Required work.
1) According to the announcement about Jerry A. Mansfield, in what year was he appointed the first chief nursing officer for the OSU Wexner Medical Center University Hospital and Ross Heart Hospital?
2) Copy the announcement about Mansfield beginning at the words "October 2, 2016" and stopping after "the patient experience.", switching "August" to "September".
3) Carry on the announcement of Jerry A. Mansfield's appointment past its last sentence.

*** Opening Text block ***

Mansfield joins MUSC Health executive leadership team

October 2, 2016

CHARLESTON, SC – Jerry A. Mansfield, Ph.D., RN, was recently named MUSC Health executive chief nursing officer and chief patient experience officer, assuming his new role in August. He joins the MUSC Health executive leadership team and is responsible for both the practice of nursing at MUSC and initiatives that will enhance the patient experience.

Mansfield brings with him a wealth and depth of experience from The Ohio State University Wexner Medical Center. He was appointed the first chief nursing officer (CNO) for the OSU Wexner Medical Center University Hospital and Ross Heart Hospital in 2012, after having served as interim CNO. He was responsible for 2,176 clinical and non-clinical staff for the 618-bed Level I trauma center and 150-bed heart specialty hospital in a multi-campus health care system. Both hospitals, under his leadership, achieved their third Magnet re-designation during his four years serving as the CNO.

*** Closing Text block ***
*** Opening Data listing ***

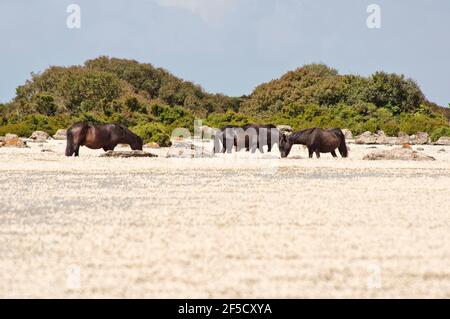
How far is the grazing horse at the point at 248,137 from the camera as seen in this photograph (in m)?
29.2

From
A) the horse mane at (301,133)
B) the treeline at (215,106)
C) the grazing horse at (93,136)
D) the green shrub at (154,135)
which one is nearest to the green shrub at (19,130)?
the treeline at (215,106)

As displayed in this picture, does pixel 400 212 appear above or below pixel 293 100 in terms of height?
below

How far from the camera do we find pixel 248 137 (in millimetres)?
29359

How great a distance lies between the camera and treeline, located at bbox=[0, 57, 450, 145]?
50500mm

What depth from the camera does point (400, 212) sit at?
9633mm

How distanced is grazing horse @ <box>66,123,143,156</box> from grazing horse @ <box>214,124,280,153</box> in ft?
17.7

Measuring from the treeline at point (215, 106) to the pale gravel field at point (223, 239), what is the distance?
23690 millimetres

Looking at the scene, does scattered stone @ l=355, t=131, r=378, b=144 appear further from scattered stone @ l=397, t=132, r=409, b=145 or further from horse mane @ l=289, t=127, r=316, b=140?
horse mane @ l=289, t=127, r=316, b=140

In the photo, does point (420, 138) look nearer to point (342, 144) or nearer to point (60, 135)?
point (60, 135)

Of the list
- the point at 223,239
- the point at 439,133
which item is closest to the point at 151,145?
the point at 439,133
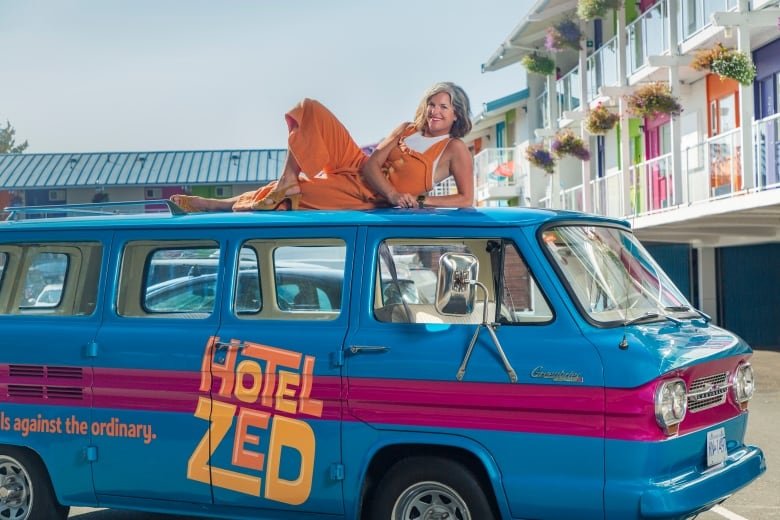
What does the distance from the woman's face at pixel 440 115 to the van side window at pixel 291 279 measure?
1222mm

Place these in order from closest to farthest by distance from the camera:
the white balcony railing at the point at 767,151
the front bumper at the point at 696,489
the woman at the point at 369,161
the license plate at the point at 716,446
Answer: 1. the front bumper at the point at 696,489
2. the license plate at the point at 716,446
3. the woman at the point at 369,161
4. the white balcony railing at the point at 767,151

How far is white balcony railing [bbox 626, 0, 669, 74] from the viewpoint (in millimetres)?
24266

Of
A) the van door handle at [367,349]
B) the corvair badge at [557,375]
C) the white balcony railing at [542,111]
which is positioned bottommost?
the corvair badge at [557,375]

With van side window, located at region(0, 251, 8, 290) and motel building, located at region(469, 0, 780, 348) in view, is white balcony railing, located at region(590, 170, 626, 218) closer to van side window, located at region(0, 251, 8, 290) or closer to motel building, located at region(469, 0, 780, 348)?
motel building, located at region(469, 0, 780, 348)

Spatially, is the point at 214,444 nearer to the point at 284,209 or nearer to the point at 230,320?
the point at 230,320

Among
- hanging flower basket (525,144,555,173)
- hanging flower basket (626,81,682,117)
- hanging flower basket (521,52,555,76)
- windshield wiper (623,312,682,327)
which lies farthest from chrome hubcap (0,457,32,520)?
hanging flower basket (521,52,555,76)

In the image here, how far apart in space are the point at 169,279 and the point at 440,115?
6.63ft

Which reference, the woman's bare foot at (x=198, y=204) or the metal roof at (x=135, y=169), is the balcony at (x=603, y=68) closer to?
the woman's bare foot at (x=198, y=204)

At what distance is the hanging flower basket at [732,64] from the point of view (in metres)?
19.2

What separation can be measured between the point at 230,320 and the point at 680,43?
18.3m

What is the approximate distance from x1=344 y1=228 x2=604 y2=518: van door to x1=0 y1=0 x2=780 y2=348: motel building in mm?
12011

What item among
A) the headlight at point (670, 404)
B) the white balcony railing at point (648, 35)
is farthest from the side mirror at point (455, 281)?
the white balcony railing at point (648, 35)

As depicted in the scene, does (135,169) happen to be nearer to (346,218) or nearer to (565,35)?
(565,35)

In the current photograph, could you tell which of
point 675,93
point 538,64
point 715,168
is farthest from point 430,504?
point 538,64
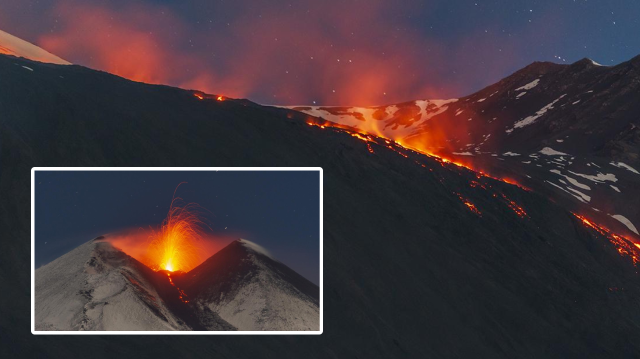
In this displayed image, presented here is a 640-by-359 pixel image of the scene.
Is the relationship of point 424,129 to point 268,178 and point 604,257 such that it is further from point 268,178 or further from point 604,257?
point 268,178

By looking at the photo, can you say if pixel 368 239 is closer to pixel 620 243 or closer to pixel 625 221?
pixel 620 243

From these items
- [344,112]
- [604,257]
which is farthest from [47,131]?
[344,112]

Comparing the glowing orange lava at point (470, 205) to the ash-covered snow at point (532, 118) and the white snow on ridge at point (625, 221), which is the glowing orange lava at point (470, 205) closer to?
the white snow on ridge at point (625, 221)

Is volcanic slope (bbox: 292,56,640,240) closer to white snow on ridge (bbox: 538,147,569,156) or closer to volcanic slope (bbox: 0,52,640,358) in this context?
white snow on ridge (bbox: 538,147,569,156)

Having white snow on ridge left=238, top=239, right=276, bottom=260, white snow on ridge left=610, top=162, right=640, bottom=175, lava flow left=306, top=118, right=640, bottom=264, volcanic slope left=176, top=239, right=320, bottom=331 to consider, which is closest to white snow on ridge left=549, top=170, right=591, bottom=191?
lava flow left=306, top=118, right=640, bottom=264

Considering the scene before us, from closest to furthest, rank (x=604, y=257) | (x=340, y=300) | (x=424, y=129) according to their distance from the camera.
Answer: (x=340, y=300) < (x=604, y=257) < (x=424, y=129)

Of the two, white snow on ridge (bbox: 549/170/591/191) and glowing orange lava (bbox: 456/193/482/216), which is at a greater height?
white snow on ridge (bbox: 549/170/591/191)

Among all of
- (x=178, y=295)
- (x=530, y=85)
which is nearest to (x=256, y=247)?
(x=178, y=295)
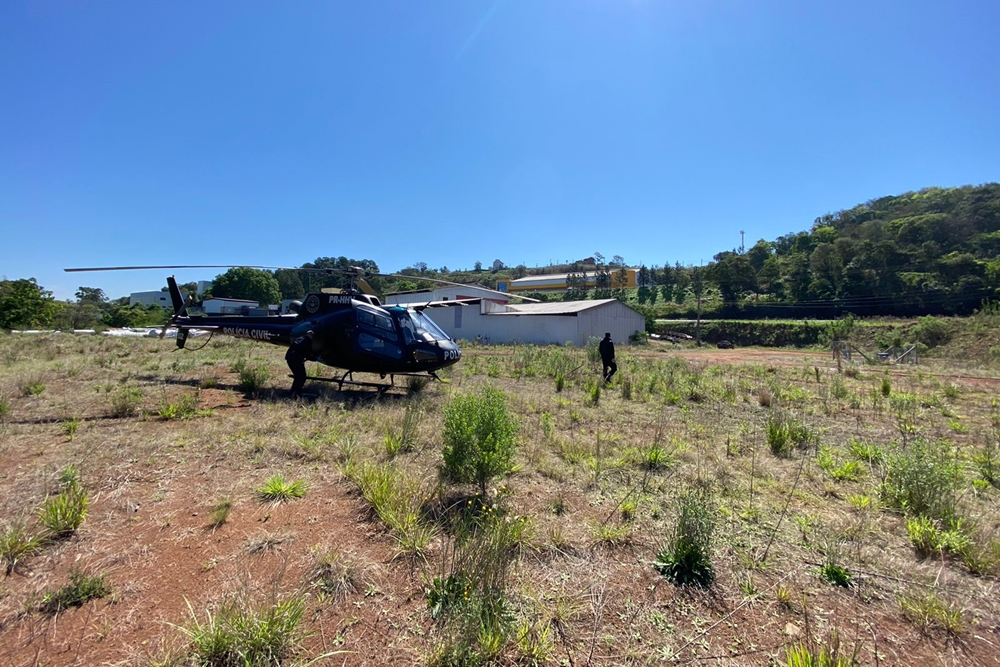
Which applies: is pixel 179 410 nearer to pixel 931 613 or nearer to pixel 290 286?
pixel 931 613

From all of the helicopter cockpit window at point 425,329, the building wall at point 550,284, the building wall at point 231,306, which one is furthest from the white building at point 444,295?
the building wall at point 550,284

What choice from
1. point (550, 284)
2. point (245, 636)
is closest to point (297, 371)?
point (245, 636)

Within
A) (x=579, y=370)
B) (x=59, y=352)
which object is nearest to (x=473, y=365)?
(x=579, y=370)

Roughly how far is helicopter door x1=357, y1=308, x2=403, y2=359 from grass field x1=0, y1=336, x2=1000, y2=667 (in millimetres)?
2969

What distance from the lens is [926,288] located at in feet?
194

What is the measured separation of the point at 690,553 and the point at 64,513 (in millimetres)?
5104

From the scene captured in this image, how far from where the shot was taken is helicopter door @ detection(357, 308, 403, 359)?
10.4m

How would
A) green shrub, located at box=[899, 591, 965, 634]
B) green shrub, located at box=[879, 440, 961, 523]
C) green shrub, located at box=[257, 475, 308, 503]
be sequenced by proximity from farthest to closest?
1. green shrub, located at box=[257, 475, 308, 503]
2. green shrub, located at box=[879, 440, 961, 523]
3. green shrub, located at box=[899, 591, 965, 634]

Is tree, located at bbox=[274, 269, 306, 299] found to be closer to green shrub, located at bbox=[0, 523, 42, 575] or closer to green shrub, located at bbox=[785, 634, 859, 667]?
green shrub, located at bbox=[0, 523, 42, 575]

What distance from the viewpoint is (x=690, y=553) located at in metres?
3.35

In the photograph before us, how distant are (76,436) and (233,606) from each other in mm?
5857

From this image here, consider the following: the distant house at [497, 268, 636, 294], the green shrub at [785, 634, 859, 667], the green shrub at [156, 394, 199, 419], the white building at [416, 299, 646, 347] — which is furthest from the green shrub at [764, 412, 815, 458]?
the distant house at [497, 268, 636, 294]

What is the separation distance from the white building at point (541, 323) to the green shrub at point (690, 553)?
3145 cm

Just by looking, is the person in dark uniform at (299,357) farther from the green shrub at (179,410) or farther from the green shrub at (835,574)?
the green shrub at (835,574)
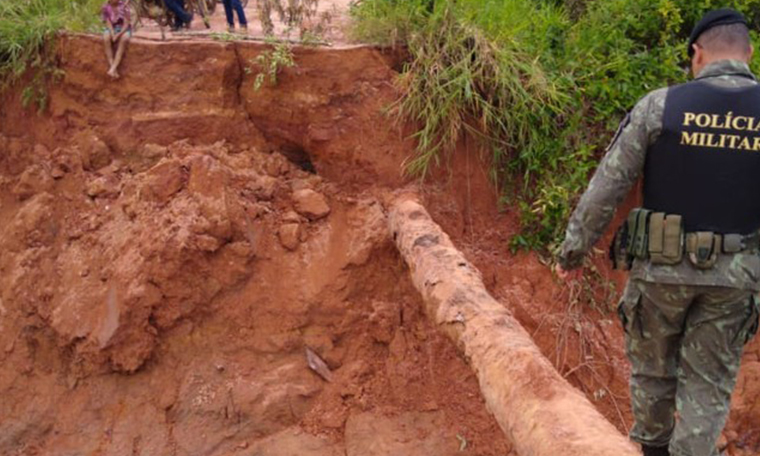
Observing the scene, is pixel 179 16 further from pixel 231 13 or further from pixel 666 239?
pixel 666 239

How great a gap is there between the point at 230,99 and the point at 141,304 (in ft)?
4.42

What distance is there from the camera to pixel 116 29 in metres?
4.74

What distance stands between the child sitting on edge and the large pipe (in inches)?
77.9

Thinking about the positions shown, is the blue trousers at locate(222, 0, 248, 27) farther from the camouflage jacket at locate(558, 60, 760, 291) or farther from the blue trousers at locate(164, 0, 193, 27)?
the camouflage jacket at locate(558, 60, 760, 291)

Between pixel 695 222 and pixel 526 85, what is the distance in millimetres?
1802

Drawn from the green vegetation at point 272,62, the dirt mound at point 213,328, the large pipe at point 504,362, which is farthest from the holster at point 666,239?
the green vegetation at point 272,62

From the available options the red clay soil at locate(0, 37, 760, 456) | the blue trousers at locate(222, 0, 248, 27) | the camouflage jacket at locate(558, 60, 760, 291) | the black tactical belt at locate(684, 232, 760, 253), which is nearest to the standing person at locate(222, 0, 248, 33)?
the blue trousers at locate(222, 0, 248, 27)

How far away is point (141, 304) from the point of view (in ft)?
14.1

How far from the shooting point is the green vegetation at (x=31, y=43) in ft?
15.4

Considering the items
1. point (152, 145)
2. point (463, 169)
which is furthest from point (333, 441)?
point (152, 145)

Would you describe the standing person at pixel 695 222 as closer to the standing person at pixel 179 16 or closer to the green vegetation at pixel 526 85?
the green vegetation at pixel 526 85

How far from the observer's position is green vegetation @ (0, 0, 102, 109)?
4695 mm

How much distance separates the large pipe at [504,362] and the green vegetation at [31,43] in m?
2.36

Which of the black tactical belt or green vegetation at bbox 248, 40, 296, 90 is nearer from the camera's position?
the black tactical belt
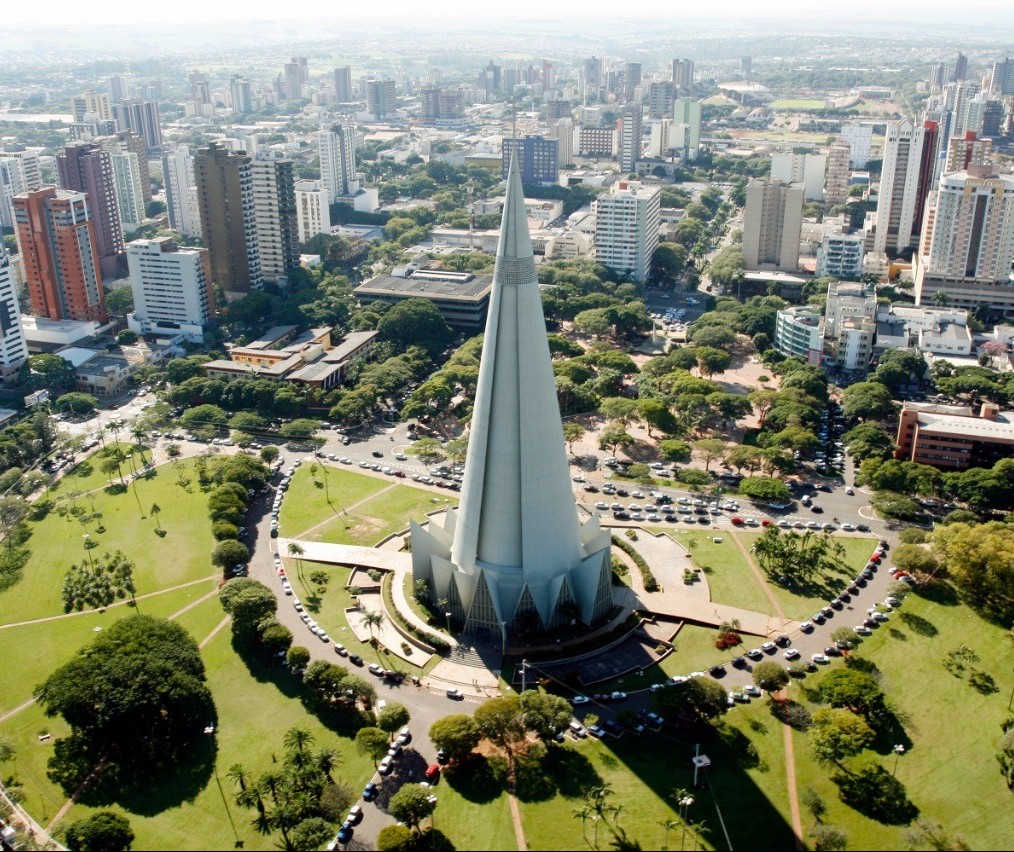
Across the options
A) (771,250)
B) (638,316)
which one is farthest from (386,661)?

*** Closing Data listing ***

Task responses.
1) 2012

2)
October 2, 2016

CHARLESTON, SC – Jerry A. Mansfield, Ph.D., RN, was recently named MUSC Health executive chief nursing officer and chief patient experience officer, assuming his new role in September. He joins the MUSC Health executive leadership team and is responsible for both the practice of nursing at MUSC and initiatives that will enhance the patient experience.

3)
Mansfield formerly served in the role of corporate administrator for the Health System Nursing Services for quality, research and evidence-based practice at the OSU Wexner Medical Center and as the first CNO for ambulatory services. He also held an appointment as clinical professor of practice at The Ohio State University College of Nursing and served as faculty lead for the graduate nursing administration courses. He received his bachelor’s degree in nursing from Xavier University in Cincinnati, Ohio and master’s degree in nursing administration and Ph.D. in public health from The Ohio State University in Columbus, Ohio.

Mansfield is the president of the Robert Wood Johnson Foundation Executive Nurse Fellows Alumni Association and also holds an appointment as a member on the National Advisory Committee of the RWJF Future of Nursing Scholars Program.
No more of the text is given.